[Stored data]
◆ ◆ ◆
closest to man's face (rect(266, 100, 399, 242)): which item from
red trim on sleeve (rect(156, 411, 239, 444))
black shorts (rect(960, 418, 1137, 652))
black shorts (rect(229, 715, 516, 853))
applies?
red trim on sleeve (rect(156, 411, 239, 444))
◆ ◆ ◆
• Exercise goal: Retype the lines above word for word, keeping every number, parenthesis, and line break unchanged.

• Exercise result:
closest to man's face (rect(266, 100, 399, 242)): which item from
red trim on sleeve (rect(156, 411, 239, 444))
black shorts (rect(960, 418, 1137, 652))
black shorts (rect(229, 715, 516, 853))
applies?
red trim on sleeve (rect(156, 411, 239, 444))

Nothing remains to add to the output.